■ Written request 1 ■
Could you retype the part of the PC build discussion from "Probably the P6X58D-E" to "fixed in Feb."?

■ Text provided ■
--------------------------------

PSU: It is the Corsair TX750 v2. Will this suffice or should I go to 850w? (I doubt I would run more than 4 HDD's at one time)
PREMIERE: I miss the Matrox X.tools effects/transitions and it seems that the Premiere transitions still look rather harsh.
So once again, comments/suggestions will be muchly appreciated.
Message was edited by: Tofkan11
I would appreciate some guidance deciding between these two MB's:
P6X58D-E (i7-960 3.2ghz)
P8P67 Pro (C17 2600 3.4ghz)
I think the x58 is an older MB though it costs about $30 more.
Harm, can you please specify, is gold label a brand of PSU or a category amongst the various brands?
It is a category and the Gold category has the highest power efficiency. For your electricity bill it is highly beneficial, but also for stability.
I don't mean to be a pest...
has the S/Bridge question been resolved?
I really need to commit to a MB.
Probably the P6X58D-E or the P8P67 Pro (I already got the latter though I can easily return/exchange it).
This whole rig is costing a lot and I hope to avoid any regrets later.
Sandy bridge issue was fixed in Feb.
If you exchange the P8P67 Pro for a P6X58D-E, you must also exchange the CPU for an i7-9xx series CPU (e.g. i7-960, i7-970, etc.). This is because the P8P67 Pro and the i7-2600K CPU are both Socket LGA 1155 while the P6X58D-E is a Socket LGA 1366 board. 1155 and 1366 are two completely different sockets that are not just electrically incompatible with one another, but are also physically incompatible with one another because 1155 is noticeably smaller than 1366 (socket-size-wise).
Thanks. Yes I understand that when exchanging MB, I would also exchange CPU & RAM.
I have looked at the PPBM benchmarks and many of the listed systems are overclocked, which is not something I plan to do.
So I would still like to know which MB would be preferred, and why.
Stock for stock the 2600 is much faster than all X58 and right there with a 980/990
I was a very early adopter of the Sandy Bridge, and don't regret it for one second. Even the recall was a non-issue- it took a couple of hours and a slap to the head from Scott to figure out the work-around for the controller problem in the first batches of motherboards.
While I have a certain very modest level of tech savvy i am much more interested in having a reliable box that does what it is told than in messing around with a computer once it's built- I would rather spend my limited time writing, shooting or cutting. That said, I confess to having been around computers long enough to remember that sick feeling from dropping a stack of punch cards, the joy of programming games in Basic on the wicked little Tandy Model 100/102s, and the indecent thrill I got from a 20 MB hard drive the size of a New York phone book.

--------------------------------

■ Task input ■
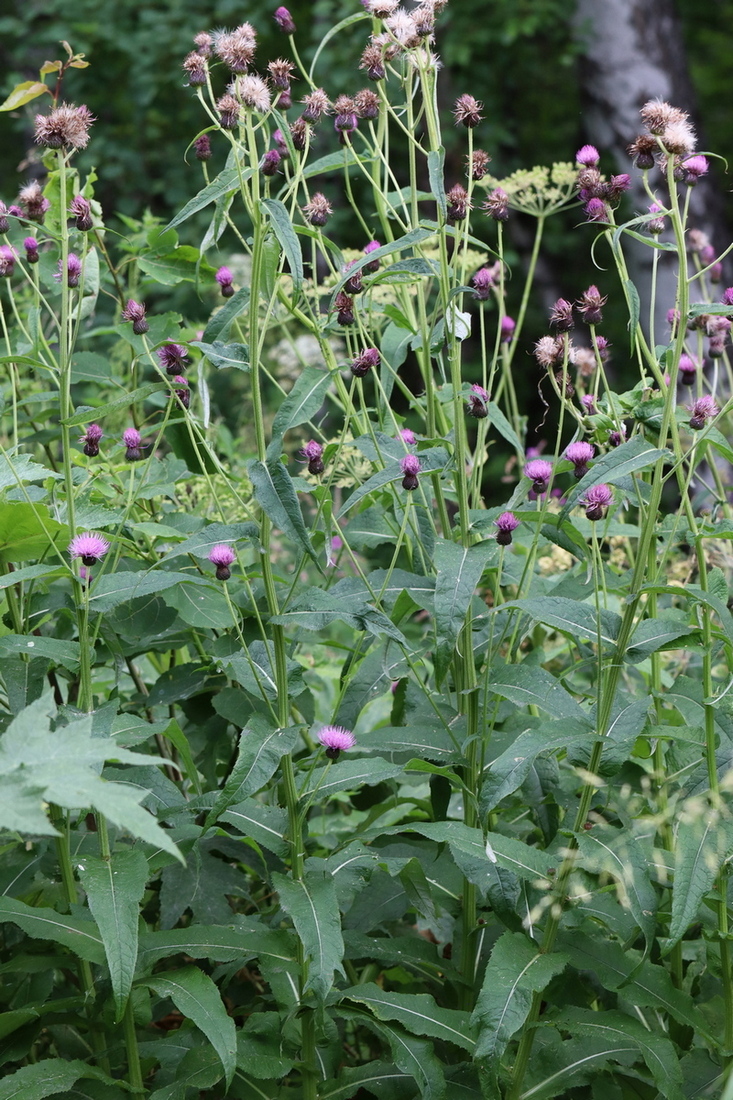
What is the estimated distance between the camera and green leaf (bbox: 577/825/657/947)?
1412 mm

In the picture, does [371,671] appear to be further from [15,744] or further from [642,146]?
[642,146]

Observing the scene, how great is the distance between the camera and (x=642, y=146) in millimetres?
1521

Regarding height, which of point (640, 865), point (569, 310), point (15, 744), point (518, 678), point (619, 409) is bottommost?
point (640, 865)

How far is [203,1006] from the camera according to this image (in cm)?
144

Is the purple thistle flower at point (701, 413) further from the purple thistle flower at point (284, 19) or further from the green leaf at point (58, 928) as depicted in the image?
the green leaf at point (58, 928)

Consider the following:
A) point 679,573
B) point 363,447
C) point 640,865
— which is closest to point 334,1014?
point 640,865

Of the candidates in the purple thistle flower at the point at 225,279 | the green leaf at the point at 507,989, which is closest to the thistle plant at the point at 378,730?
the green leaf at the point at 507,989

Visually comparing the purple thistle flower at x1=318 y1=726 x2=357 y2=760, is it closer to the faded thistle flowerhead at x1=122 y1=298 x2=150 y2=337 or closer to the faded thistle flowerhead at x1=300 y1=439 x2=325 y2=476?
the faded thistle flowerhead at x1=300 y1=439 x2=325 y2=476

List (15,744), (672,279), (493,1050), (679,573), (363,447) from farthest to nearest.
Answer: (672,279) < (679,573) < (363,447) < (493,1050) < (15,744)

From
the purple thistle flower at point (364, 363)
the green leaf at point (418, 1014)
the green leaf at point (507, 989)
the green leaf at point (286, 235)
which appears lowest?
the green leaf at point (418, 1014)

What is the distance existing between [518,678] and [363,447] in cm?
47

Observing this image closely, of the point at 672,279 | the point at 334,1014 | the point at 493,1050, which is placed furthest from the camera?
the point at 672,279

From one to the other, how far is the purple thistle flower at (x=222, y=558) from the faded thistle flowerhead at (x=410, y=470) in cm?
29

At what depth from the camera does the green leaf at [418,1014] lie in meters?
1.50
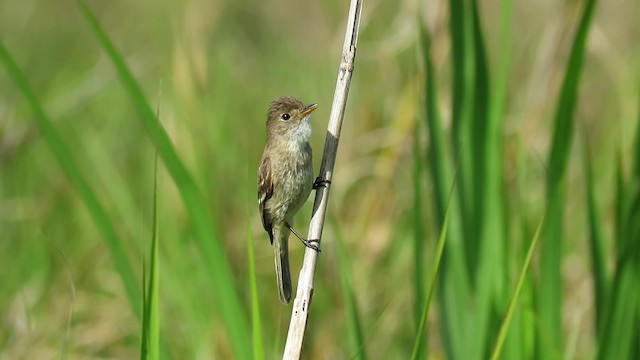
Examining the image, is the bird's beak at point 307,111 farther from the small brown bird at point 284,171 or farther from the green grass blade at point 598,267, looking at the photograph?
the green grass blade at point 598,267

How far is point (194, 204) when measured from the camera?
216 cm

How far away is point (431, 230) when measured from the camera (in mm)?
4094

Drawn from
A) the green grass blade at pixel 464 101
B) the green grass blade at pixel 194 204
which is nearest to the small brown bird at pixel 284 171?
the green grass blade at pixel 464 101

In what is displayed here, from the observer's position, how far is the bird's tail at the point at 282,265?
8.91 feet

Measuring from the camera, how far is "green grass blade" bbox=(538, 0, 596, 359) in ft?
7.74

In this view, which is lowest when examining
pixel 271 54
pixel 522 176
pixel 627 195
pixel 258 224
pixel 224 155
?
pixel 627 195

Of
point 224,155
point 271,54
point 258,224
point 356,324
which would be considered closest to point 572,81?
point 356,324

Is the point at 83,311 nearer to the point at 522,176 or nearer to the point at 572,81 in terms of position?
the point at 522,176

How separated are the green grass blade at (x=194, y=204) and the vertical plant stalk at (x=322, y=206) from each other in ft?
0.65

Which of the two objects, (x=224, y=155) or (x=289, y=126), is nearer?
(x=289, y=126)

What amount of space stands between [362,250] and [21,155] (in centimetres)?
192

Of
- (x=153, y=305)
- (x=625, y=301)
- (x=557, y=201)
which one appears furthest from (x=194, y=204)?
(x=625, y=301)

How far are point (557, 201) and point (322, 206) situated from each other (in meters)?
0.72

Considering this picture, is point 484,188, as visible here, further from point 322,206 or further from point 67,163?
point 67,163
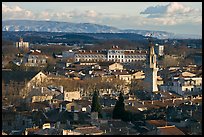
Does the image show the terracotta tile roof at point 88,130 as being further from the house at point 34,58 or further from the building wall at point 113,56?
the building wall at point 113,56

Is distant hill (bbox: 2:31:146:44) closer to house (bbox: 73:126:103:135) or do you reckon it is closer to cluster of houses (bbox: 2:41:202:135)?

--------------------------------

■ Written request 2 ■
Which lines in the rows contain the string "nearest" with matching case? Show every one of them.

■ Task solution 1 ■
Probably the P6X58D-E or the P8P67 Pro (I already got the latter though I can easily return/exchange it).
This whole rig is costing a lot and I hope to avoid any regrets later.
Sandy bridge issue was fixed in Feb.

■ Task solution 2 ■
List (15,744), (672,279), (493,1050), (679,573), (363,447) from farthest to nearest.
which is nearest to the small brown bird at pixel 284 171?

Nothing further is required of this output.